Spatial question listing:
■ ■ ■ ■

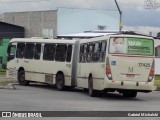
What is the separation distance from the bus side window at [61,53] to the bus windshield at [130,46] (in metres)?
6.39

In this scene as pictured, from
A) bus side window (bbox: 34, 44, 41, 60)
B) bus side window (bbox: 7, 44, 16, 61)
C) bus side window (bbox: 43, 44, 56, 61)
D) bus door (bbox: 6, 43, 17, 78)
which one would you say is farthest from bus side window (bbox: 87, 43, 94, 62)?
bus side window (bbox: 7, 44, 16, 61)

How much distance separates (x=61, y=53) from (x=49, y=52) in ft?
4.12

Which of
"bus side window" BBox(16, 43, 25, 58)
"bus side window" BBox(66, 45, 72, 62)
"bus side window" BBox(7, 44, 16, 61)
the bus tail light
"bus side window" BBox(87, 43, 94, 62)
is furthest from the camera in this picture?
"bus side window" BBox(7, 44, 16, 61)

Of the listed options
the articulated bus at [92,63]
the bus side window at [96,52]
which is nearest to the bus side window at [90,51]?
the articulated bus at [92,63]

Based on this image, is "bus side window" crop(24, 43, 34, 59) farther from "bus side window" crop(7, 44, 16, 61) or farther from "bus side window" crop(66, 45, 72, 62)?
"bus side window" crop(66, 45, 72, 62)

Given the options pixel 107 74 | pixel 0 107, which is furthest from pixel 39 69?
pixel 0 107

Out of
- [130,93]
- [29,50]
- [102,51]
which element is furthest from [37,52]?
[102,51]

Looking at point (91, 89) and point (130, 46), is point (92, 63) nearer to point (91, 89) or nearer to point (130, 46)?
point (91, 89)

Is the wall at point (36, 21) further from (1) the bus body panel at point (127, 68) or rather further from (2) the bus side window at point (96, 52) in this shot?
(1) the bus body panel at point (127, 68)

■ ■ ■ ■

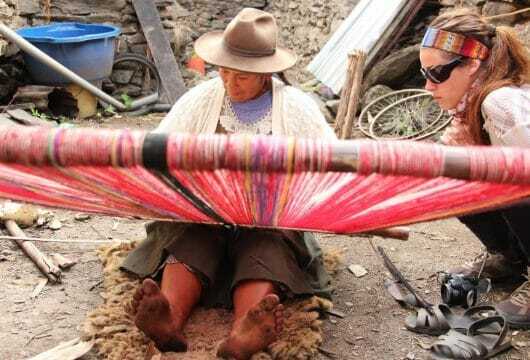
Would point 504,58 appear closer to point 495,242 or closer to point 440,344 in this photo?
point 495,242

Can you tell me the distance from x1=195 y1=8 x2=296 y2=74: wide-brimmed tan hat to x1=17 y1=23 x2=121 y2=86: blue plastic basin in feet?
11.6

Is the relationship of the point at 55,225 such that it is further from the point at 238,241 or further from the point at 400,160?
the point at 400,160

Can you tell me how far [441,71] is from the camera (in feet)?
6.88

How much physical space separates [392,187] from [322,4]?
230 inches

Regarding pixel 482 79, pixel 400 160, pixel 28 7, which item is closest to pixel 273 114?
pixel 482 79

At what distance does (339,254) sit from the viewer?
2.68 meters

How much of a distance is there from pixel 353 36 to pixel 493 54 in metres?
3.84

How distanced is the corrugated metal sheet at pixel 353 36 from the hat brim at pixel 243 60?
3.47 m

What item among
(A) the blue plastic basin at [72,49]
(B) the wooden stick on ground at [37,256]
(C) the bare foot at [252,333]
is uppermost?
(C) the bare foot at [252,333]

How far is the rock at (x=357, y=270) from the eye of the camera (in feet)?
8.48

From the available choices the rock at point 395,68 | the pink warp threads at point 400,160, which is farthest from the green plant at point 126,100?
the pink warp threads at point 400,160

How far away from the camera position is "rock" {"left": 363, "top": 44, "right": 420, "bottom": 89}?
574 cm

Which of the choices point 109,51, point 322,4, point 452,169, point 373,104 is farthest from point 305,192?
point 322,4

■ ■ ■ ■

TASK:
Report every line of the listing above that contains the string "panel", treating uppercase and lowercase as distinct.

RESPONSE TO THIS EXERCISE:
Is the wall at point (36, 21) further from (1) the bus body panel at point (127, 68) or rather further from (2) the bus side window at point (96, 52) in this shot?
(1) the bus body panel at point (127, 68)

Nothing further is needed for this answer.